In 2001, his career really took off when he took a job as a global associate product line manager for Nike. He rose through the ranks, eventually becoming a merchandising director for Nike, focusing on emerging markets. He lived in Europe and traveled to more than 30 countries, learning about people and cultures. After working at Nike for 12 years, Zimmerman headed to New Balance as the director of global merchandising for about three years. Last fall, he joined Carhartt as vice president of product merchandising.
Zimmerman credited Nike and Clark for launching his career and getting him to where he is today.

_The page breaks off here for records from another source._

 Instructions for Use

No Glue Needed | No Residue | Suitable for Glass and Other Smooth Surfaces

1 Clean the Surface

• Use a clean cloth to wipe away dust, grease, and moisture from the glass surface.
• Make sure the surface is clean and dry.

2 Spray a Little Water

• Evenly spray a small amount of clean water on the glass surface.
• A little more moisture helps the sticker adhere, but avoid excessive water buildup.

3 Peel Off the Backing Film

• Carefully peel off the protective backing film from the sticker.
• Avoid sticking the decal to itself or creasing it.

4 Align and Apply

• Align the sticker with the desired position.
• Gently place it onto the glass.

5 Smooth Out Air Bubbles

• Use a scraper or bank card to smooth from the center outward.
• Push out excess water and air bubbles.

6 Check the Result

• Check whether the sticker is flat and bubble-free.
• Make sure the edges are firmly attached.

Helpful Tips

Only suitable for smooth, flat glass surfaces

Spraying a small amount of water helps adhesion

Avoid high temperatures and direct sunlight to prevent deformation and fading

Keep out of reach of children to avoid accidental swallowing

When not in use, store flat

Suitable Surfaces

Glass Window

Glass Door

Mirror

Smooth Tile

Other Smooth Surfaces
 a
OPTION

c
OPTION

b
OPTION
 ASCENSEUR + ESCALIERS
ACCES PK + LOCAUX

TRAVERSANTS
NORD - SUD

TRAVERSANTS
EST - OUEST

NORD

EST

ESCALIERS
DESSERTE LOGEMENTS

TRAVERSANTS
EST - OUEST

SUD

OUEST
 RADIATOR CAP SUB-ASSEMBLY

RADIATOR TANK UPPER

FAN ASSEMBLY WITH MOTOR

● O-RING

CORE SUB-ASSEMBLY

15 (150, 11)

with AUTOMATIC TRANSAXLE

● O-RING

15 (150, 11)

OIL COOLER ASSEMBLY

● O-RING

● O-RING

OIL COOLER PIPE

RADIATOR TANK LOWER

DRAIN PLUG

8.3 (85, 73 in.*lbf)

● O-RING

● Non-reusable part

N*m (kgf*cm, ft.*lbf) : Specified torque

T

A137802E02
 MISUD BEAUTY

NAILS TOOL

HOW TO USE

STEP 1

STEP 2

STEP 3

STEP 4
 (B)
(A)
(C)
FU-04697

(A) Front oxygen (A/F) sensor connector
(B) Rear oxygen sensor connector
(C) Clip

“Nike was, like my time at Clark, one of those identifiable moments,” he said. “If you look at the timeline in your life, you can pinpoint certain moments that have changed your trajectory. And for me, Clark is one, and Nike is another.”
Zimmerman said his degree in English has been the foundation for his work in merchandising for global companies and brands. As a Nike marketplace strategist working with clients and consumers in 125 countries, he successfully applied the art of storytelling and listening. As the graduate of a liberal arts university, Zimmerman said, he gained a range of important and applicable skills, like critical thinking, listening and communicating, crafting narratives, and building and defending an argument.
He recalled his English classes at Clark, where he studied great works of literature that inspired him and introduced the values that he still draws from today, from Herman Melville’s “Moby Dick,” which warned of unhealthy obsessions and emphasized the importance of listening to others, to Hermann Hesse’s “Siddhartha,” which taught him to view the world from multiple perspectives.
The “toolbox” Zimmerman received from Clark has helped him navigate the many challenges he has faced in his career. He recalled the frantic experience of coordinating a delivery of uniforms to the 2006 FIFA World Cup in Germany, just before a match was to be played. “It was amazing because there were so many issues,” he said. “It was exciting and nerve-racking, but we got it done.”
Outside of work, Zimmerman is an avid runner who has completed four marathons, including the 2017 Boston Marathon, and has competed in Oregon’s Hood to Coast Relay for nine years. In 2012, he traveled to Nepal as a Habitat for Humanity volunteer, spending three weeks building houses for struggling families.